Dans La Maison du docteur Edwardes, Hitchcock met en scène une vision délicieusement naïve et joliment dépassée de la psychanalyse. Ce qui n’enlève rien au charme de l’œuvre ni au génie du réalisateur !
Gregory Peck souffre d’amnésie, il risque d’être condamné pour un crime qu’il n’a pas commis. La psychanalyste Ingrid Bergman vole à son secours. Sa mission consiste à lui faire retrouver la mémoire, son identité et l’assassin du docteur Edwardes.
Gregory Peck et Ingrid Bergman sont, bien sûr, amoureux (love at first sight). Leur idylle, et la transgression d’une règle fondamentale, n’empêchent pas le traitement, au contraire. « Croyez-vous que vous m’aimerez quand je serai redevenu normal ? », demande le héros.
Ingrid Bergman poursuit Gregory Peck de questions insistantes destinées à réveiller une mémoire endormie, à retrouver un détail, une bribe d’un passé disparu. Elle soumet son patient à un traitement de choc – leur temps est compté, ledit patient risquant la chaise électrique – en le pressant de se souvenir de ce dont il ne se souvient pas… jusqu’à la syncope.
La psychanalyste comprend que son patient a formé un « souvenir écran », sorte de protection contre un autre souvenir, excessivement douloureux. Ils partent alors à la recherche de ce souvenir d’enfance, cause de tous ses malheurs.
Hitchcock met le rêve du héros au centre de l’intrigue : c’est en le déchiffrant que la psychanalyste découvre l’identité du meurtrier. Le rêve, rencontre d’une pensée consciente et d’un désir inconscient, est bien ici la voie royale vers l’inconscient…

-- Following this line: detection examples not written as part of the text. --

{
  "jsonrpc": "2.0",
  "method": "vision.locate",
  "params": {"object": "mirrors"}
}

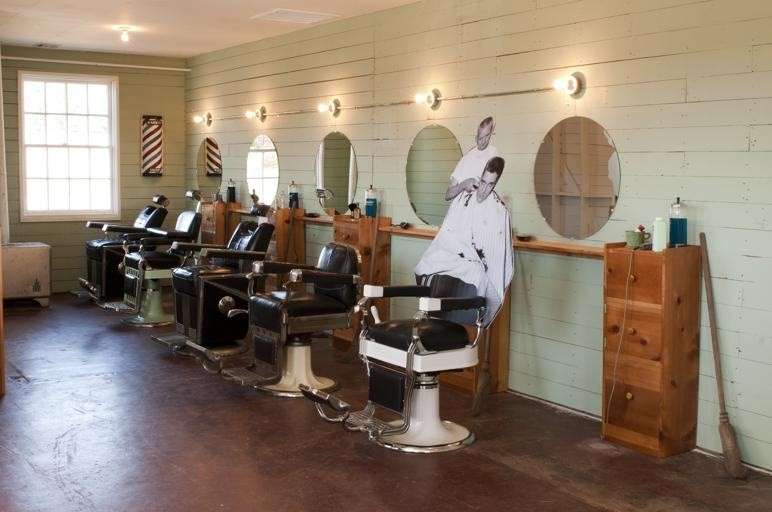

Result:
[197,137,222,203]
[246,134,279,206]
[533,116,621,240]
[406,125,463,228]
[314,132,357,217]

Les débuts de la psychanalyse
La psychanalyse des débuts utilisait l’hypnose, la suggestion ou la catharsis, comme méthodes thérapeutiques. Il s’agissait de faire revenir à la conscience un souvenir inconscient, d’en libérer l’affect, de faire parler le patient en lui faisant revivre l’émotion vécue. Ingrid Bergman se livre à un exercice proche de ce que l’on imagine être la méthode cathartique. Proche aussi de la suggestion, qui consistait en des sollicitations verbales insistantes, des idées fixes imposées au patient.
Freud part de la méthode cathartique pour s’en détacher. Il s’aperçoit que les souvenirs oubliés ne sont pas perdus mais qu’une force, la résistance, les oblige à demeurer inconscients. L’analyse est cette traversée des résistances. Très schématiquement, la relation à l’analyste réveille des affects de l’enfant que nous étions, ce qui entraîne des résistances : ces affects avaient été refoulés, c’est angoissant de les voir resurgir. La relation à l’analyste, qui est à la fois un point de résistance et le levier du changement, permet au patient de traverser ces résistances pour mieux les dépasser.
Freud renoncera ensuite à l’hypnose pour aller vers l’« association libre », la parole spontanée du patient.
La psychanalyse, en construction, connaîtra de nombreux remaniements, son initiateur n’ayant de cesse d’ajuster la théorie à la lueur de ce qu’il observera auprès de ses patients. C’est ce qui fait la richesse et l’originalité d’une discipline qui ne se fige pas dans un carcan dogmatique. La théorie reste en éveil, la pratique est en mouvement.